Badges are artifacts awarded for the completion of a set of activities, such as the accomplishment of a series of prespecified or negotiated set of performance tasks at stated levels of competency. Badges symbolize achievements of disparate or integrated performance. Because the tasks they relate to may have many steps or vary substantially, a badge may represent a summary indicator of success. Badges can also reflect different levels of competency. This entry focuses on the range of badges used to credit performance and signify accomplishments of various types in multiple settings such as educational, leisure, and workforce settings. The topic has current relevance to technology as many badges are awarded through use of technology-based systems and badge topics may involve technology competencies. A developing trend is the use of technology-accessed repositories for badges to help awardees keep track of accomplishments and to make available to others evidence of achievement, motivation, and future capabilities. Formal assessments will likely become more technology embedded and increasingly focused on wide-ranging acquisition of new knowledge and the applications of domain knowledge and skills to authentic tasks and requirements. These changes will support the development of profiles of levels of proficiency. With adequate validity studies, badges, as signals of quality performance, may serve to consolidate particular profiles and grow to be a plausible substitute for test scores.

History

Badges have a number of sources including nonschool settings, for instance, the military and paramilitary organizations, such as the Boy Scouts of America. In the military, badges (or ribbons, insignia, and medals) are often worn to denote participation in particular types of actions; specialization; special skills, such as parachuting courses completion; or levels of proficiency, for example, marksmanship expertise.

In the scouting movement, the Boys Scouts began manufacturing and awarding merit badges in 1911, with the clear notion that badges were earned by completing particular arrays of requirements. There are currently more than 130 badges available for scouts to earn.
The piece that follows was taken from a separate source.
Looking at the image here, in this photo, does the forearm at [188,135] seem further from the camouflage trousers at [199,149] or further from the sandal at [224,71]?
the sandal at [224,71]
For example, in the United States in 2012 the top ten badges earned in the Boy Scouts were First Aid, Swimming, Environmental Science, Citizenship in the World, Citizenship in the Nation, Camping, Communications, Citizenship in the Community, Personal Fitness, and Family Life. A total of 2,175,878 badges were earned in a recent year. In the United States, at a recent overall count, there were a total 115,177,687 Scout badges awarded for performance. These numbers suggest the badge idea is scalable, including the evaluation requirement to certify achievement.

Merit badges include specific performance tasks or benchmarks. Some badges are very specific. For example, the Swimming badge is based on distance, swimming strokes, and time requirements. Other badges offer great latitude or choice for the candidate, such as the Collections badge. To earn this badge, a scout may choose what to collect, but there are specific requirements intended to assist in organization, background knowledge, and presentation to an audience or for review. In all merit badge examples, there is an intended counseling process. To become an Eagle Scout, the highest Boy Scout status, certain badges are required, such as First Aid and Camping, although there are many popular badges that do not count toward Eagle Scout status (e.g., Canoeing or Fingerprinting). Girl Scouts have similar merit programs, subdivided by legacy topics and current world skills. What is notable in both these and other youth organization badging systems is that standards or expectations are clear, adult supervision is required, participants have choices, and higher status has specialized requirements.